- Task to complete: Leave out the pictures, then return the records word for word.

- Given records:
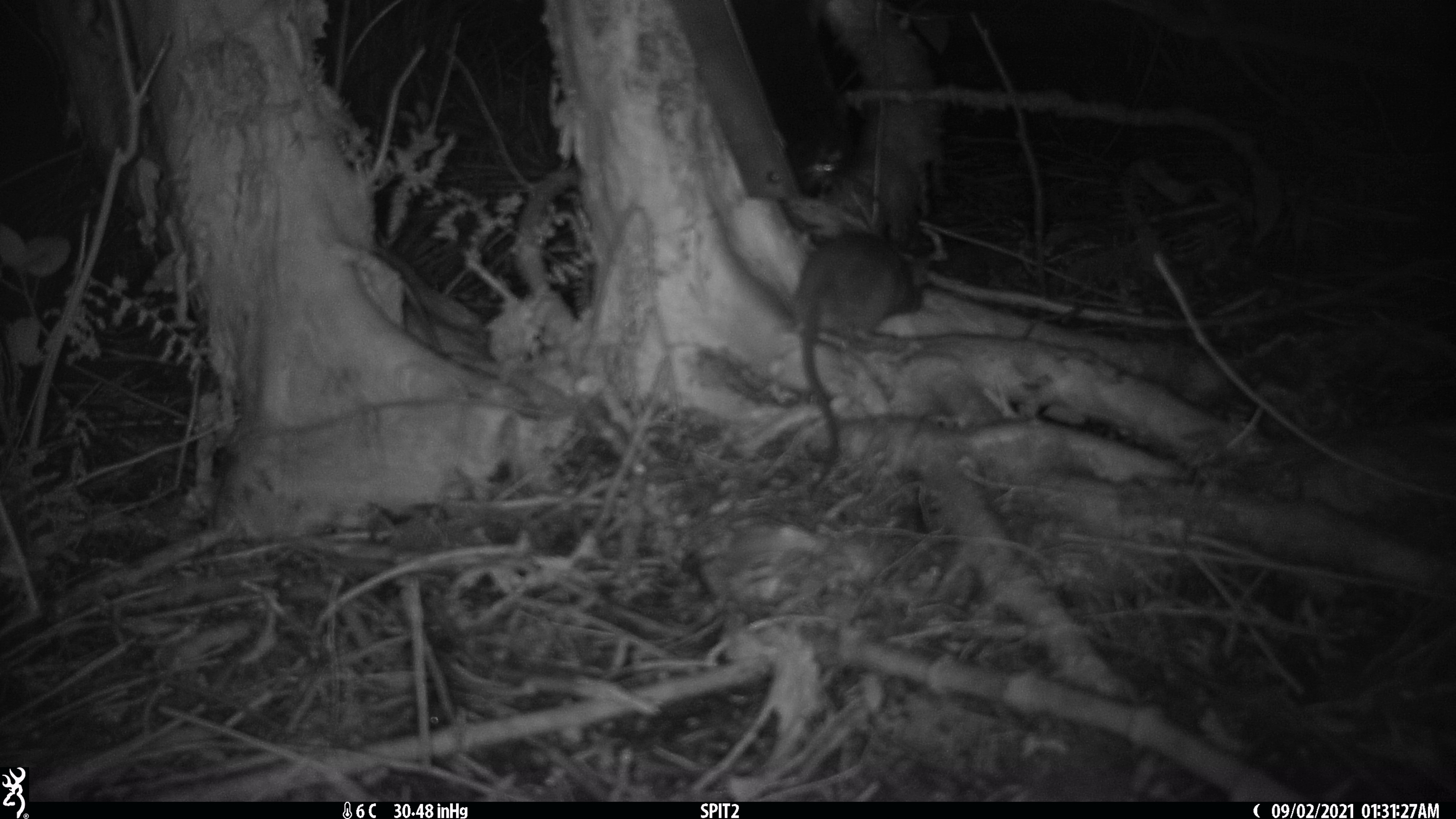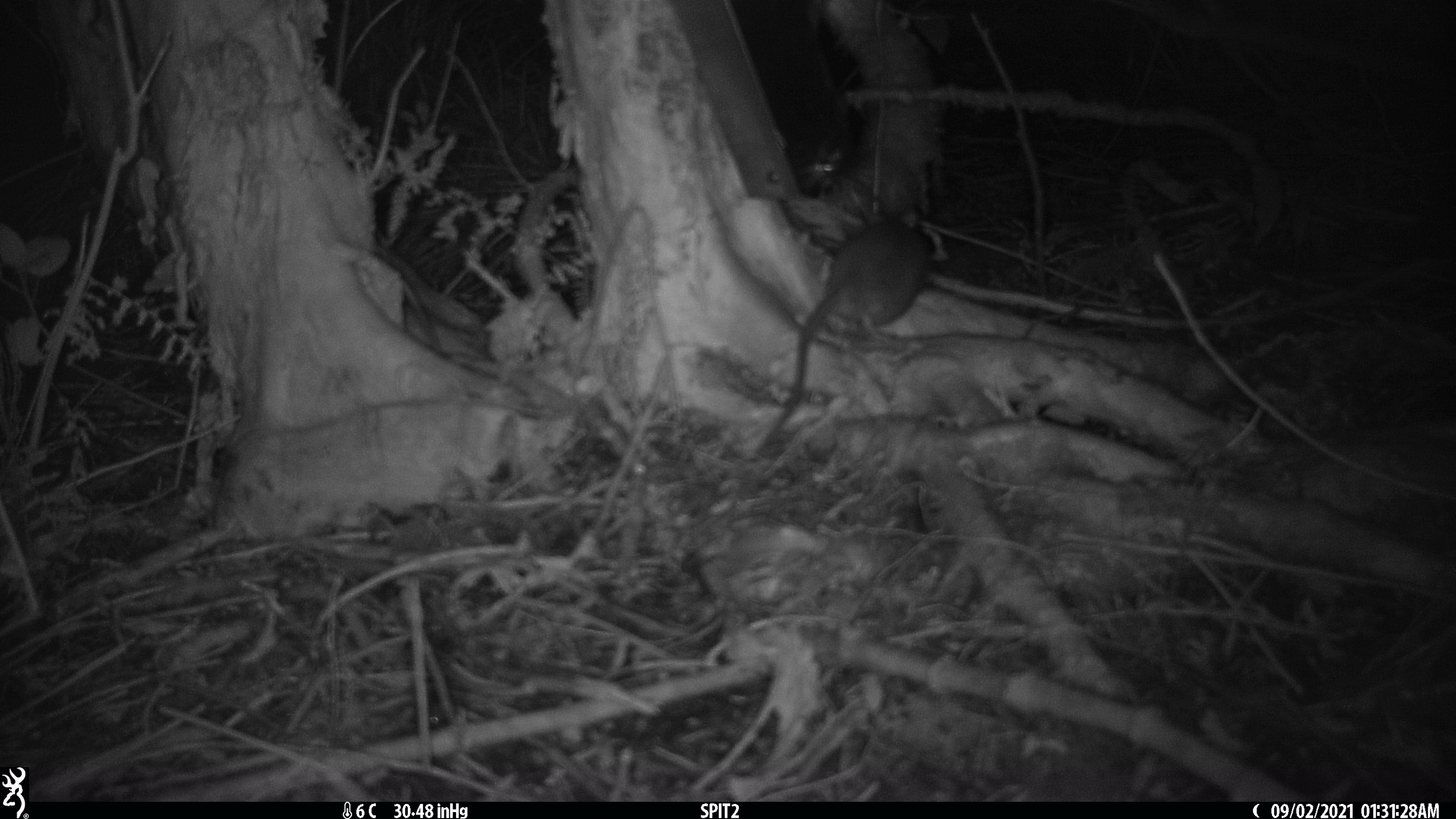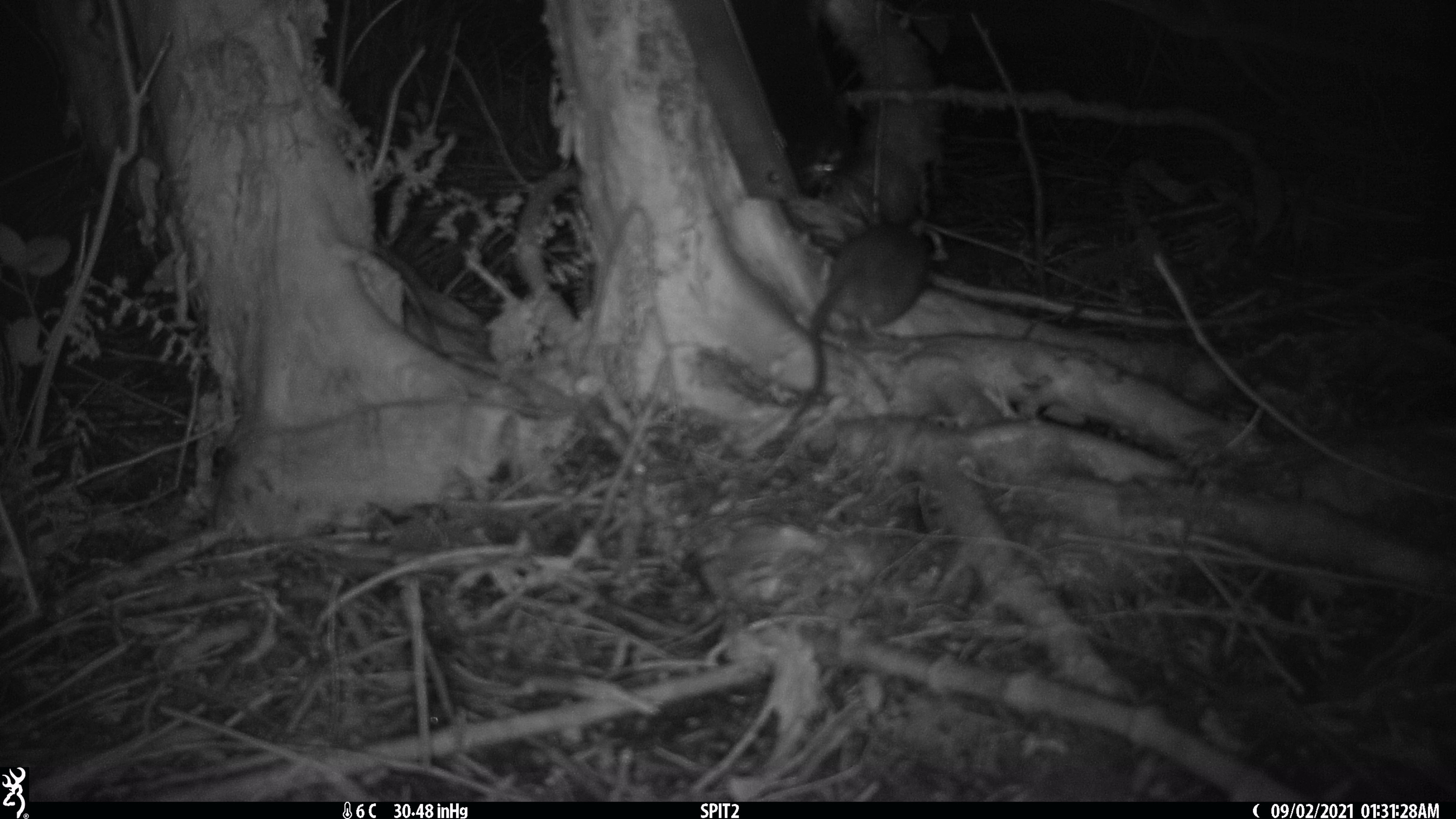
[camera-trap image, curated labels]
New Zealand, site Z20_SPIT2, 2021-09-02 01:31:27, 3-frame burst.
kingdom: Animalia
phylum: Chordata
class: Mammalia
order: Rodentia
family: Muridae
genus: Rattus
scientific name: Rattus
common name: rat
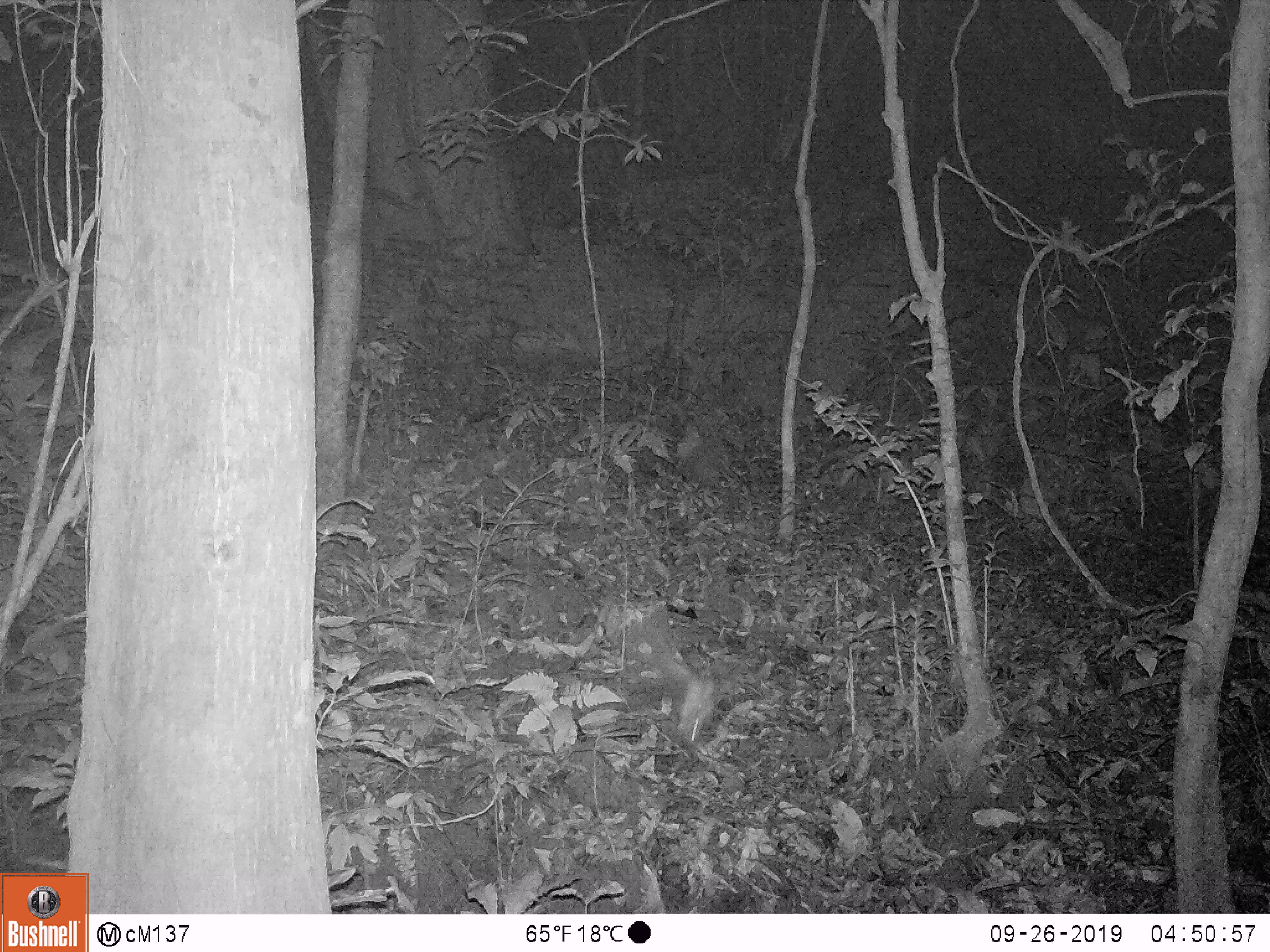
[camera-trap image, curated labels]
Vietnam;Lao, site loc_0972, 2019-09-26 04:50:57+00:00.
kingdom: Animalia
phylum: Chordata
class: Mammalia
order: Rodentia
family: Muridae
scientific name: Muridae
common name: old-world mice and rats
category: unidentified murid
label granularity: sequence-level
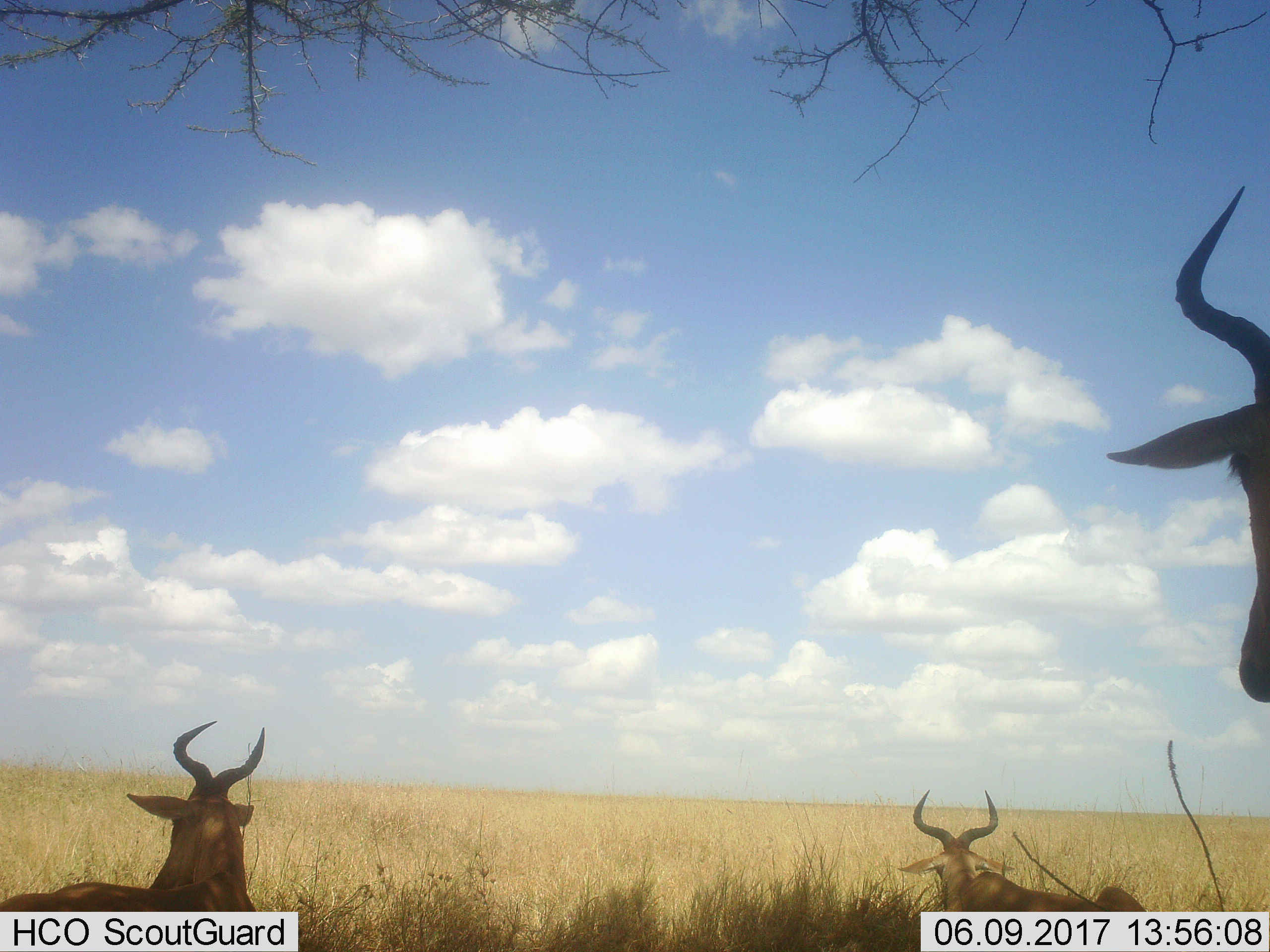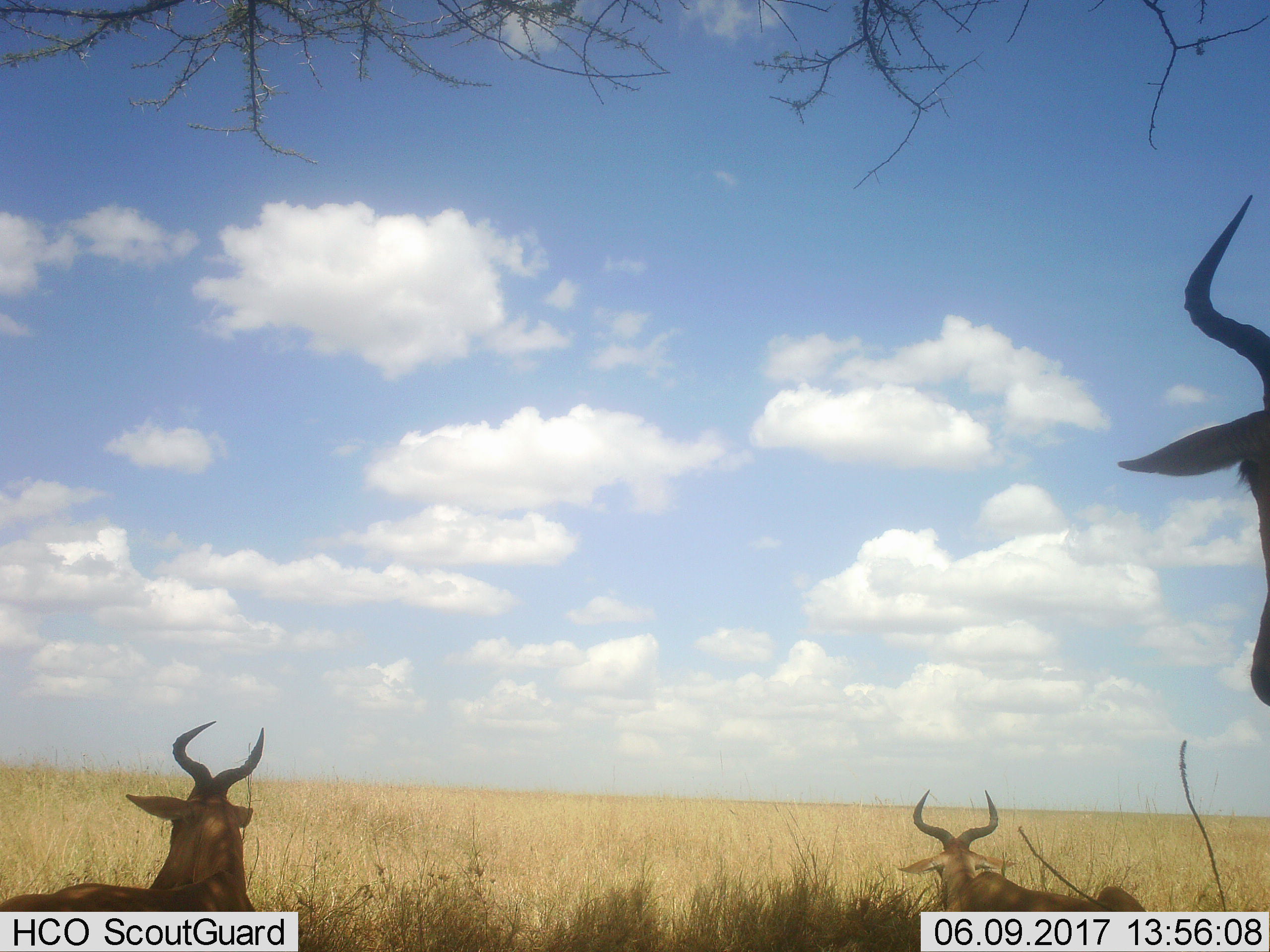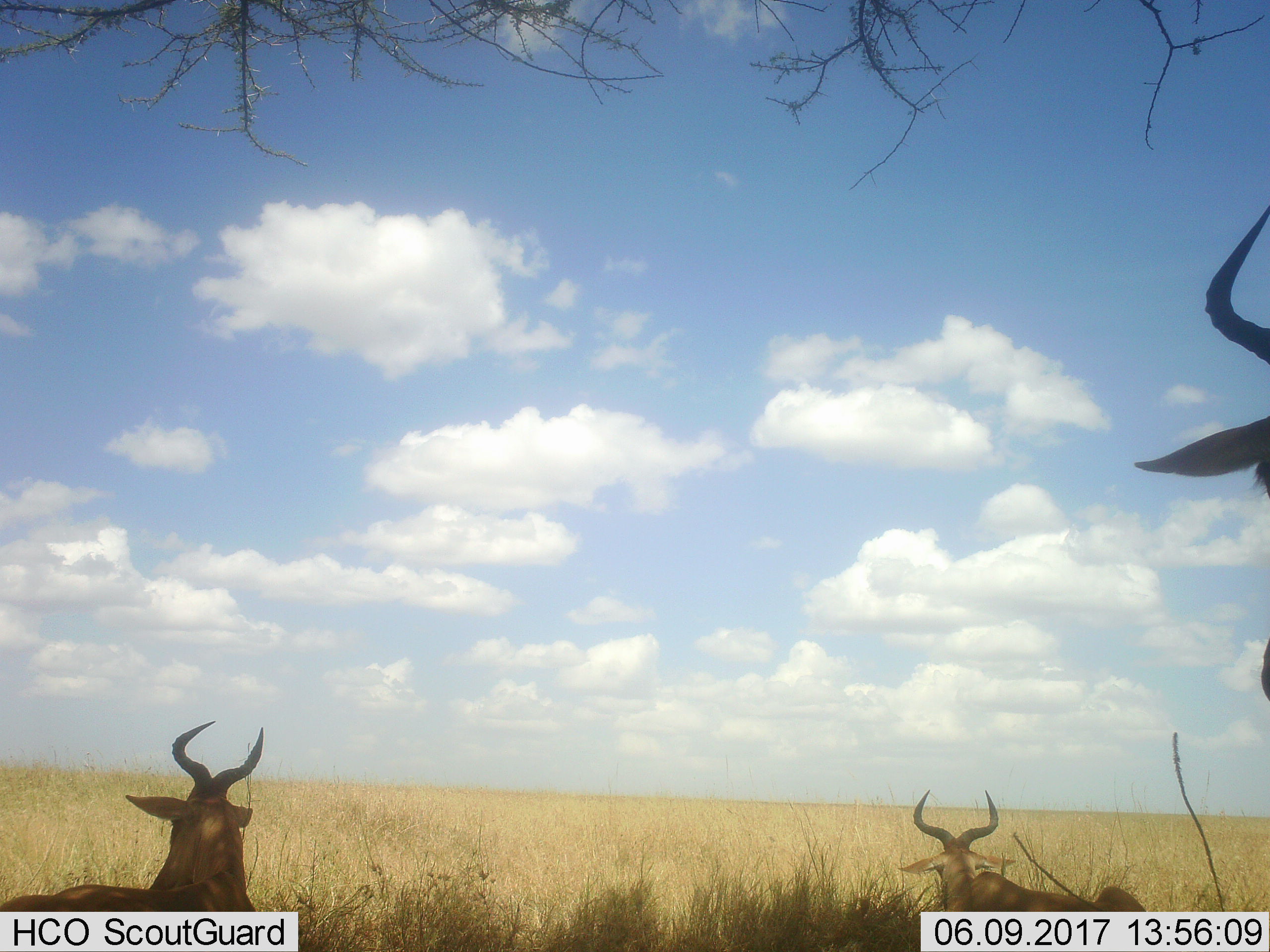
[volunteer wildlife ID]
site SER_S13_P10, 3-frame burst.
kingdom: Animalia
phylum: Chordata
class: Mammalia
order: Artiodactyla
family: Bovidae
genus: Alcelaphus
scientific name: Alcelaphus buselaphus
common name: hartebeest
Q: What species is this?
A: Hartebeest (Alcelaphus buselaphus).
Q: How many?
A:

- Response to this task:
[camera-trap image, curated labels]
New Zealand, site Z20_SPIT2, 2021-09-02 01:31:27, 3-frame burst.
kingdom: Animalia
phylum: Chordata
class: Mammalia
order: Rodentia
family: Muridae
genus: Rattus
scientific name: Rattus
common name: rat
[camera-trap image, curated labels]
Vietnam;Lao, site loc_0972, 2019-09-26 04:50:57+00:00.
kingdom: Animalia
phylum: Chordata
class: Mammalia
order: Rodentia
family: Muridae
scientific name: Muridae
common name: old-world mice and rats
category: unidentified murid
label granularity: sequence-level
[volunteer wildlife ID]
site SER_S13_P10, 3-frame burst.
kingdom: Animalia
phylum: Chordata
class: Mammalia
order: Artiodactyla
family: Bovidae
genus: Alcelaphus
scientific name: Alcelaphus buselaphus
common name: hartebeest
Q: What species is this?
A: Hartebeest (Alcelaphus buselaphus).
Q: How many?
A:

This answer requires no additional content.